Evidence – programmes and therapies to improve psychological and (psycho)social wellbeing of people affected by (armed) conflict.

Intervention – Journal of Mental Health and Psychological Support in Conflict Affected Areas
July 2014 – Volume 12 – Issue 2 pp: 168-318
http://journals.lww.com/interventionjnl/pages/currenttoc.aspx

From the editor… questions of evidence
Marian Tankink
Editor in chief, Intervention
Excerpt
These days, more and more programmes and therapies are being developed to improve psychological and (psycho)social wellbeing of people affected by (armed) conflict. Yet, there is still little evidence of the efficacy of these programmes and therapies. The search for evidence raises many basic questions, starting with: what is evidence? When do findings become evidence? What is the justification for claiming that something is evidence, and how are they socially constructed or expressed? Furthermore, what and where are the facts to be found, and what is the impact of observation or perception? What exactly are we measuring if, for instance, we are attempting to interpret mental health and wellbeing?
Throughout this issue of Intervention, these questions raise important, as well as problematic, issues that are not easy to resolve. This is especially true when the concept of ‘evidence’ relates to qualitative findings, which within the field of ‘evidence based medicine’ are not considered ‘real’ evidence. Data collected through use of qualitative research is, by its very nature, subjective, meaning data from a person or a group is used as evidence within the context of a time and place. This, in itself, poses the question: is it possible within the context of conflict, chaos, urgency, temporality and complexity that our research findings can claim to be ‘evidence’ at all?…
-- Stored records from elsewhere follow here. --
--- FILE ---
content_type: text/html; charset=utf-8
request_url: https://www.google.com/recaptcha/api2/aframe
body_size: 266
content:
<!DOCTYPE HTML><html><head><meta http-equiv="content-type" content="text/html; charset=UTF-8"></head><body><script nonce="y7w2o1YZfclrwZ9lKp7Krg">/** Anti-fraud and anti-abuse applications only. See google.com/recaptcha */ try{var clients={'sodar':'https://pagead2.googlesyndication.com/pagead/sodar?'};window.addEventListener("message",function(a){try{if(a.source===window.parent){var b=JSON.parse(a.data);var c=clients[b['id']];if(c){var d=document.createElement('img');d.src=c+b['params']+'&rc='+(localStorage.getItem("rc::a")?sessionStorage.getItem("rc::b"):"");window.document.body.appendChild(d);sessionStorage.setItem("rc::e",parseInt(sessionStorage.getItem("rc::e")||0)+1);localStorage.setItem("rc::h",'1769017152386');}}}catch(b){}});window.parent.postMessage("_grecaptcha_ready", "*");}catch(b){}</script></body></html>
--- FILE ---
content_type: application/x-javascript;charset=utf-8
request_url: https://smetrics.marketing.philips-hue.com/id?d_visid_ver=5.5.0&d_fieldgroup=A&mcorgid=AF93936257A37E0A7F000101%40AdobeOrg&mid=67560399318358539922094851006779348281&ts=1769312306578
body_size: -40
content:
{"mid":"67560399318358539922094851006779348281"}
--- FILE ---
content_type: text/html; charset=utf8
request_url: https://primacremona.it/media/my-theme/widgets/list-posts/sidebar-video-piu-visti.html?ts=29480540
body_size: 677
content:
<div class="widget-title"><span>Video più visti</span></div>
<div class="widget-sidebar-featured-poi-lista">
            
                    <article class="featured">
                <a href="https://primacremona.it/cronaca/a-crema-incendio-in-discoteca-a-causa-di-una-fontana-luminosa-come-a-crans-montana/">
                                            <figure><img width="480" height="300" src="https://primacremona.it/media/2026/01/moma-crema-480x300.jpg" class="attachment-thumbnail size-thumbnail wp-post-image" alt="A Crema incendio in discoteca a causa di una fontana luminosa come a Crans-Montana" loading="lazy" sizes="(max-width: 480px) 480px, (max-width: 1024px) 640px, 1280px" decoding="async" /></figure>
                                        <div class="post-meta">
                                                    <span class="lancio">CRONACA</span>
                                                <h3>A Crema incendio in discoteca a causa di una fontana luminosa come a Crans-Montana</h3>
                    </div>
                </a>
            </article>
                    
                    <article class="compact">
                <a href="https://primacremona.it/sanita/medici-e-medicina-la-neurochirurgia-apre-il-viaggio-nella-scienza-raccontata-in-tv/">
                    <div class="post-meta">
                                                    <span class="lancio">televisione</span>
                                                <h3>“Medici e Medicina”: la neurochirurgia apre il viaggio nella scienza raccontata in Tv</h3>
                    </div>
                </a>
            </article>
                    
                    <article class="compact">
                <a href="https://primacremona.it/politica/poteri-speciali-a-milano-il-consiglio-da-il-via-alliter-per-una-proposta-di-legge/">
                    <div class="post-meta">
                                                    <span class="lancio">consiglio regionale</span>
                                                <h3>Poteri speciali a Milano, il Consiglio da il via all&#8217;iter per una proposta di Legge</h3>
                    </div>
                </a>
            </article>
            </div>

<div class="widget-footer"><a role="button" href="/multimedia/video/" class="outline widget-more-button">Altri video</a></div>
… The final part of this issue is a debate on Narrative Exposure Therapy (NET). NET aims to treat people who are unable to integrate their personal traumatic experiences into their personal memories and public history. As a result, they can be locked within their psychological circumstances, making it very difficult for them to experience appalling lived events as meaningful and therefore, ‘sufferable’ (Zur, 1998). NET aims to help the traumatised person through creating a life line that gives an overview of his/her life and includes not only traumatic experiences, but positive ones as well. A cord (the line of life) is spread out and the life of the patient is worked through chronologically; flowers are added to the cord to represent positive experiences and stones for negative and/or traumatic ones. The traumatic experiences are thereby reconstructed through the integration of autobiographic and context information of the traumatic memory (the hot spot). This is called narrative exposure. Next to the line of life and the exposure of the stones, a third aspect of NET is a written account made of lived experiences and that can be considered as a testimony (Jongedijk, 2014). This approach is currently being used in many low and middle income countries (LMIC), by trained lay therapists, but is not without controversy.